- The genome is the complete set of sequences in the genetic material of an organism. It includes the sequence of each chromosome plus any DNA in organelles.
- The transcriptome is the complete set of RNAs present in a cell, tissue, or organism. Its complexity is due mostly to mRNAs, but it also includes noncoding RNAs.
- The proteome is the complete set of proteins that is expressed by the entire genome. Because some genes code for multiple proteins, the size of the proteome is greater than the number of genes. Sometimes the term is used to describe complement of proteins expressed by a cell at any one time.
The key question about the genome is how many genes it contains. We can think about the total number of genes at four levels, corresponding to successive stages in gene expression:
- The genome is the complete set of genes of an organism. Ultimately it is defined by the complete DNA sequence, although as a practical matter it may not be possible to identify every gene unequivocally solely on the basis of sequence.
- The transcriptome is the complete set of genes expressed under particular conditions. It is defined in terms of the set of RNA molecules that is present, and can refer to a single cell type or to any more complex assembly of cells up to the complete organism. Because some genes generate multiple mRNAs, the transcriptome is likely to be larger than the number of genes defined directly in the genome. The transcriptome includes noncoding RNAs as well as mRNAs.

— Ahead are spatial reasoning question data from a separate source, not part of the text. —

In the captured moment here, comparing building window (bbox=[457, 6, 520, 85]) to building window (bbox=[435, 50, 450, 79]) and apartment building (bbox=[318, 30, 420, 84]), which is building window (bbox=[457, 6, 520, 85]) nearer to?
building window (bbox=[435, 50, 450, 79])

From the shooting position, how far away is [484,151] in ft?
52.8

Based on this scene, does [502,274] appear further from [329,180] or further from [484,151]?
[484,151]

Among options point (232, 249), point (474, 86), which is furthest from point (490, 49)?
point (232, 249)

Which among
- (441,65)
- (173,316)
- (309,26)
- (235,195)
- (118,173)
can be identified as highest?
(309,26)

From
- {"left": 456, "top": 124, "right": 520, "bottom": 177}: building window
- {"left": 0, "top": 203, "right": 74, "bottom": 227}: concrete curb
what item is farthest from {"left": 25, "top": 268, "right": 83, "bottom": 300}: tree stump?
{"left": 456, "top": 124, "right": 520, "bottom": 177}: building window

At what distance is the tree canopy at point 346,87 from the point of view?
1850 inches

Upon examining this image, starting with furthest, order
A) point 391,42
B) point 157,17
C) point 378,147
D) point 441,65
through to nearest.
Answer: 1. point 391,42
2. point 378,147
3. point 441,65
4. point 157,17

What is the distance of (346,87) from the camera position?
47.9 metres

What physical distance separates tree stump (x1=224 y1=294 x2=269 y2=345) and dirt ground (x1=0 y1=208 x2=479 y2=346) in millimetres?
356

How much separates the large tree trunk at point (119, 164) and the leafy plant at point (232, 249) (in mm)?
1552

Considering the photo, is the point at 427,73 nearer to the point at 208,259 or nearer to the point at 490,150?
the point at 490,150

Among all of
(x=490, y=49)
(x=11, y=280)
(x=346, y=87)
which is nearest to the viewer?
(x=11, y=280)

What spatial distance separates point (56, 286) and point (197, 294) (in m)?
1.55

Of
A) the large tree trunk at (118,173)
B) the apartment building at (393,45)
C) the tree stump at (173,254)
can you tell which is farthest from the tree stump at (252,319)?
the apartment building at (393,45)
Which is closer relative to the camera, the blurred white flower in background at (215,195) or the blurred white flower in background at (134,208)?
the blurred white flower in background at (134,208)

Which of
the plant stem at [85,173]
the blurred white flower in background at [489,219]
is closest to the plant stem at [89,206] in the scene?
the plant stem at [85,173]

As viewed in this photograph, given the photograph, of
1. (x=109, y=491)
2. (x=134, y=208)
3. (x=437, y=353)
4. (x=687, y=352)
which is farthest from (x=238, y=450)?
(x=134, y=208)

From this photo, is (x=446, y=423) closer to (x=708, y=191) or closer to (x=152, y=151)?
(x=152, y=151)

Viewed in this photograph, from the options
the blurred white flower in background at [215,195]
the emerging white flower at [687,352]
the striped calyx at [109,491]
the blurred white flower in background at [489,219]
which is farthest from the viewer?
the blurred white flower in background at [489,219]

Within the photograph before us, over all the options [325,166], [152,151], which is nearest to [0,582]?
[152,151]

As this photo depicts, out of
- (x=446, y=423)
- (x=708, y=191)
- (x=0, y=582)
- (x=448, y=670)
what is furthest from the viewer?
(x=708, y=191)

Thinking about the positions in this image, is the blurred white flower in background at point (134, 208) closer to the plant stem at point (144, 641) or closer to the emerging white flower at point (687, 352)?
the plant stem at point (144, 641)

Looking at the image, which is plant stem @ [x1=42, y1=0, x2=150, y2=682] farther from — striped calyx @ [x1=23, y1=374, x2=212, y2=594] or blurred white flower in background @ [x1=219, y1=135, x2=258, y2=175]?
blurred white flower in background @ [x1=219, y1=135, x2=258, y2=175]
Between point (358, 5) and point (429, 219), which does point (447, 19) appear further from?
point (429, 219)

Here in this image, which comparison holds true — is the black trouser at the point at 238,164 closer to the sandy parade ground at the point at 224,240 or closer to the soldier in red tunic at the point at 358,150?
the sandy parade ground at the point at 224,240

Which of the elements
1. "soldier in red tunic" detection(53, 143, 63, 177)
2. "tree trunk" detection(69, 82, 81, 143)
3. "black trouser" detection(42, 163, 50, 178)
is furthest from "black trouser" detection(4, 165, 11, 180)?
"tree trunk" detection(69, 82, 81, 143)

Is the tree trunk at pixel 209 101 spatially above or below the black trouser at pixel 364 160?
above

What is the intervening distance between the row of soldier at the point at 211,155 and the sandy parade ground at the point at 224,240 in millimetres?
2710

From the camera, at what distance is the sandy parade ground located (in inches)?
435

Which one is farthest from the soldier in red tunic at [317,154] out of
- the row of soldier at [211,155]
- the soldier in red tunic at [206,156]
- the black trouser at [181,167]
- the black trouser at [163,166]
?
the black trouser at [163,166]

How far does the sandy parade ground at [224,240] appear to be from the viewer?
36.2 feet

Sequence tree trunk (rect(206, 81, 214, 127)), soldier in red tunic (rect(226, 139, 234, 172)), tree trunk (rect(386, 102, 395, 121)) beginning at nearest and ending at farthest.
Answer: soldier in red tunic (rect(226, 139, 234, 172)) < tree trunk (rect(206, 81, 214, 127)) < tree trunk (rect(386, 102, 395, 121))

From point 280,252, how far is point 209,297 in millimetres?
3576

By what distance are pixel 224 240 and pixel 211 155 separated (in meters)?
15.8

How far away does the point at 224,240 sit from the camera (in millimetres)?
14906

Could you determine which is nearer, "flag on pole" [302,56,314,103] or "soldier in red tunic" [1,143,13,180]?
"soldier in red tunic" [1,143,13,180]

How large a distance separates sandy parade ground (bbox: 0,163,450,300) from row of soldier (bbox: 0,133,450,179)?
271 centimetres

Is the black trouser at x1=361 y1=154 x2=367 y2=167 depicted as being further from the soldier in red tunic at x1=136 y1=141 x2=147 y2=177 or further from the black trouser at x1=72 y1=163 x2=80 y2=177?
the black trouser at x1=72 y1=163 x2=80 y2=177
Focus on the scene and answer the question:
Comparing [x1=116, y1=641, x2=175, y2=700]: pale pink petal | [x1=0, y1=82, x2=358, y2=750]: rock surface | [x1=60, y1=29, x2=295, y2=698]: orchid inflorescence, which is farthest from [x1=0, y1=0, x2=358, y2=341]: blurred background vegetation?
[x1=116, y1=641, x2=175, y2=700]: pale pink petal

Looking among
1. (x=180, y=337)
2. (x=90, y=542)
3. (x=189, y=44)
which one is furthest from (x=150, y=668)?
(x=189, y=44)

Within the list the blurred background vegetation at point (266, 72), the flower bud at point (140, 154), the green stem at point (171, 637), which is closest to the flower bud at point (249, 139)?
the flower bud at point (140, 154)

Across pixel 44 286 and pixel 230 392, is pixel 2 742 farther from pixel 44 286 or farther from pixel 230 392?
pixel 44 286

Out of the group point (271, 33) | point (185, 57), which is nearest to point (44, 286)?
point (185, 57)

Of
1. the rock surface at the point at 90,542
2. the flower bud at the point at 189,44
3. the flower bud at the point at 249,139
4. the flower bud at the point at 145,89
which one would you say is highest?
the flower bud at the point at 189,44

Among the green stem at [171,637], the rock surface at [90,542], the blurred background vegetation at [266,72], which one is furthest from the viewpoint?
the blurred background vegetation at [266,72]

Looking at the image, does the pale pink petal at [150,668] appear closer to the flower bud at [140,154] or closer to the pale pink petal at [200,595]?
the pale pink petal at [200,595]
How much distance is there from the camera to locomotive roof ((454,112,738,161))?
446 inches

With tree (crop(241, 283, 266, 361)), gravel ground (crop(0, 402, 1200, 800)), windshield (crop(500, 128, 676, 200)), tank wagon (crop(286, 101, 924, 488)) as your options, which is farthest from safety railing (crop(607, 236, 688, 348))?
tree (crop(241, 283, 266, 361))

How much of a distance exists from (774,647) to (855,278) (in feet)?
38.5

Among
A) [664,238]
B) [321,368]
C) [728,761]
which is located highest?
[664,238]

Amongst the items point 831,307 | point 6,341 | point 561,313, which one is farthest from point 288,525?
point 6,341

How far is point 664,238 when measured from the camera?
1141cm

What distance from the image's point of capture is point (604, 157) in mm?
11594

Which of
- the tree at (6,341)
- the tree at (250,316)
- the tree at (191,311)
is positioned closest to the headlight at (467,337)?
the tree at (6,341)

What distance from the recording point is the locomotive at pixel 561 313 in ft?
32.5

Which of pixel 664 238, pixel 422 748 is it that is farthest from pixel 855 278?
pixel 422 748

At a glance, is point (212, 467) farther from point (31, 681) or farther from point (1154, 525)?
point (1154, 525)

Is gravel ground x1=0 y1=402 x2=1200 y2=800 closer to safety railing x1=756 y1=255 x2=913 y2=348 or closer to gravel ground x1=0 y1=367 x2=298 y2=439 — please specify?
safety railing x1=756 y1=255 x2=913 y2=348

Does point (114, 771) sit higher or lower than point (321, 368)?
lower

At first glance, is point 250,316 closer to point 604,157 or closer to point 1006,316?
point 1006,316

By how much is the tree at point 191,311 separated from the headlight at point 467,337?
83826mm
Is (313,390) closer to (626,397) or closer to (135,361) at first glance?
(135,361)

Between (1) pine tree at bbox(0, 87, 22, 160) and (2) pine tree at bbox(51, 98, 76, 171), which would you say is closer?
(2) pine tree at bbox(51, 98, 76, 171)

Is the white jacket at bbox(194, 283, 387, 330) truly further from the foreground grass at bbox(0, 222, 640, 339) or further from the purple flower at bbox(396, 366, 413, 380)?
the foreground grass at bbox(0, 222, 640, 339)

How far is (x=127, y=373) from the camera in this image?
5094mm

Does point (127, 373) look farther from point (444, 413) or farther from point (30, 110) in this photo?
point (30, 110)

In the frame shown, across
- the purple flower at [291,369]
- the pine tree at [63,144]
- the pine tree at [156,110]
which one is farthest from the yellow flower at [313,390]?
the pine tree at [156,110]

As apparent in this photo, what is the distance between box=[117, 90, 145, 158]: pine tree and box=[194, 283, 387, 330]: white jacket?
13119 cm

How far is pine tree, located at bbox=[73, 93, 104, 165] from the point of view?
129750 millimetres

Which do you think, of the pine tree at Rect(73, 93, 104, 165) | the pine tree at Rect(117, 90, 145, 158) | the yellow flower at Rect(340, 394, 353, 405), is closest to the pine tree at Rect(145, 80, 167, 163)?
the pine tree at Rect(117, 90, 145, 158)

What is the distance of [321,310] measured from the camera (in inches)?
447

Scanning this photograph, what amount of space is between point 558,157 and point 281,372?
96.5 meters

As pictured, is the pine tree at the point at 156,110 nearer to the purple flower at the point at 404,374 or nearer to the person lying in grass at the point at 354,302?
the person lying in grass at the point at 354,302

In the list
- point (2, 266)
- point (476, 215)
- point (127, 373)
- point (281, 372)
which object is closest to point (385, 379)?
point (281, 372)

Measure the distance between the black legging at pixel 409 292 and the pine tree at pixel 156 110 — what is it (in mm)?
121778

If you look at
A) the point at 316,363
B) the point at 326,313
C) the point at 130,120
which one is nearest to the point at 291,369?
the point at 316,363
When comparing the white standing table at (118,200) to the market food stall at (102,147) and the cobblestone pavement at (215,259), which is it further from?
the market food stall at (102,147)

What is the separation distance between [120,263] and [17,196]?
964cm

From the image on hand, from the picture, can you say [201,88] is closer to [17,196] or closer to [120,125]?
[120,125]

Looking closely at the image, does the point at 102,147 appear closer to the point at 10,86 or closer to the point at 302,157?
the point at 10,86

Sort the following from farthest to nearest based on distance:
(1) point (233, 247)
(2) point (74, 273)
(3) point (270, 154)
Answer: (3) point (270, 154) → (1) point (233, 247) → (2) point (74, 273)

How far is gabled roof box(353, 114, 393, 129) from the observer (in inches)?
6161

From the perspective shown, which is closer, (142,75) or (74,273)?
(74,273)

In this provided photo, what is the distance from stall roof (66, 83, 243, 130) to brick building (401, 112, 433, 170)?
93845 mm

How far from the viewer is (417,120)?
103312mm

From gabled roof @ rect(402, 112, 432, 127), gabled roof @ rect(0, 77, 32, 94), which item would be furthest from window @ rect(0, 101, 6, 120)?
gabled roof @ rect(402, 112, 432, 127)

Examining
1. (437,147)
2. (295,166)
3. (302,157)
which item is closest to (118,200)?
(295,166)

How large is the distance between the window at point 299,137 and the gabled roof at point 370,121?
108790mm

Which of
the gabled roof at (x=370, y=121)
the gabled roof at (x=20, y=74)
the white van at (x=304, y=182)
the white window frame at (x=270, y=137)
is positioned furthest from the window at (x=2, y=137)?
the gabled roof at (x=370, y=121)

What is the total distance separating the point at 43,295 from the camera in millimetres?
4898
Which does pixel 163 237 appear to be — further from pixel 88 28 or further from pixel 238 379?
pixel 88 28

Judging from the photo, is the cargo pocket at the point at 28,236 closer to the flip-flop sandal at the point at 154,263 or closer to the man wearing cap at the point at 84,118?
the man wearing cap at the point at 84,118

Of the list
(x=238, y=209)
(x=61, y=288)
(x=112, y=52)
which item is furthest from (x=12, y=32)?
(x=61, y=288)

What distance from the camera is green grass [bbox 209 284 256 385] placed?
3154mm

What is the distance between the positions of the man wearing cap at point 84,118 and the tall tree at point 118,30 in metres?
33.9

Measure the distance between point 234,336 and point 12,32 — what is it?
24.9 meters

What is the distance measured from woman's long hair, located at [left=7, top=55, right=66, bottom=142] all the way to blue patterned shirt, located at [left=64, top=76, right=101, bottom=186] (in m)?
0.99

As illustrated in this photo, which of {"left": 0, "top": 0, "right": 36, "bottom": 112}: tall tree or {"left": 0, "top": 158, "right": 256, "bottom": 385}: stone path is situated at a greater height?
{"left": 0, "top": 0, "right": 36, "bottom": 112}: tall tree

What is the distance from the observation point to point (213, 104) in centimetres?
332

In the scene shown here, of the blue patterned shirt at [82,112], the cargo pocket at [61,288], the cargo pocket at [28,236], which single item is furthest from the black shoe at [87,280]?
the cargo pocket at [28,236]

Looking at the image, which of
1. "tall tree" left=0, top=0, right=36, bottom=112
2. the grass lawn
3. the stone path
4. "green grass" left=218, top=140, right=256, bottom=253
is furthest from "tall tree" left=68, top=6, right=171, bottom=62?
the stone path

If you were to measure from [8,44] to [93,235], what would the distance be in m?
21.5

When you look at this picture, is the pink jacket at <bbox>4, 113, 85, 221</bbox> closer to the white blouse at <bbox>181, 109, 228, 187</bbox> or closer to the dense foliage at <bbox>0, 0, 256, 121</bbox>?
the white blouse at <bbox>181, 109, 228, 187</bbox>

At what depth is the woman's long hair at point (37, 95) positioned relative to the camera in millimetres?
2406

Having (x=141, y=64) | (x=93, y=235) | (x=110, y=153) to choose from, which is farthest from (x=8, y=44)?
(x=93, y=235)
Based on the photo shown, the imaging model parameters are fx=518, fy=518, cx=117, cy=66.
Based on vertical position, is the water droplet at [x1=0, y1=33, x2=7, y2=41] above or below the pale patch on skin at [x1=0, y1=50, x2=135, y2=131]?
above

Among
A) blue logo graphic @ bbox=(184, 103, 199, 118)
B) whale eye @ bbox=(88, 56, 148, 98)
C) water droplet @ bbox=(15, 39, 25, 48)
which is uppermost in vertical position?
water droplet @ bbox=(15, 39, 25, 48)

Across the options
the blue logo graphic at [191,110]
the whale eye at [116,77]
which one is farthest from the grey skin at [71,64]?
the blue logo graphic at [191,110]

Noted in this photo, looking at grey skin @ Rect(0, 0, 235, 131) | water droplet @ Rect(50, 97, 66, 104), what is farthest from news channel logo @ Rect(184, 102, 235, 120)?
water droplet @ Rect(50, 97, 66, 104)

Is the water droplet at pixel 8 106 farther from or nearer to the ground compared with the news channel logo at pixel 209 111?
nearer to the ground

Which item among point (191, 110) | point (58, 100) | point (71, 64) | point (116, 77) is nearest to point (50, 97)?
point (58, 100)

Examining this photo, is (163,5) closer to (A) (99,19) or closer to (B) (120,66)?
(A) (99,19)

- The proteome is the complete set of proteins. It should correspond to the mRNAs in the transcriptome, although there can be differences of detail reflecting changes in the relative abundance or stabilities of mRNAs and proteins. It can be used to refer to the set of proteins coded by the whole genome or produced in any particular cell or tissue.
- Proteins may function independently or as part of multiprotein assemblies. If we could identify all protein-protein interactions, we could define the total number of independent assemblies of proteins.
The number of genes in the genome can be identified directly by defining open reading frames. Large scale mapping of this nature is complicated by the fact that interrupted genes may consist of many separated open reading frames. Since we do not necessarily have information about the functions of the protein products, or indeed proof that they are expressed at all, this approach is restricted to defining the potential of the genome. However, a strong presumption exists that any conserved open reading frame is likely to be expressed.
Another approach is to define the number of genes directly in terms of the transcriptome (by directly identifying all the mRNAs) or proteome (by directly identifying all the proteins). This gives an assurance that we are dealing with bona fide genes that are expressed under known circumstances. It allows us to ask how many genes are expressed in a particular tissue or cell type, what variation exists in the relative levels of expression, and how many of the genes expressed in one particular cell are unique to that cell or are also expressed elsewhere.
Concerning the types of genes, we may ask whether a particular gene is essential: what happens to a null mutant? If a null mutation is lethal, or the organism has a visible defect, we may conclude that the gene is essential or at least conveys a selective advantage. But some genes can be deleted without apparent effect on the phenotype. Are these genes really dispensable, or does a selective disadvantage result from the absence of the gene, perhaps in other circumstances, or over longer periods of time?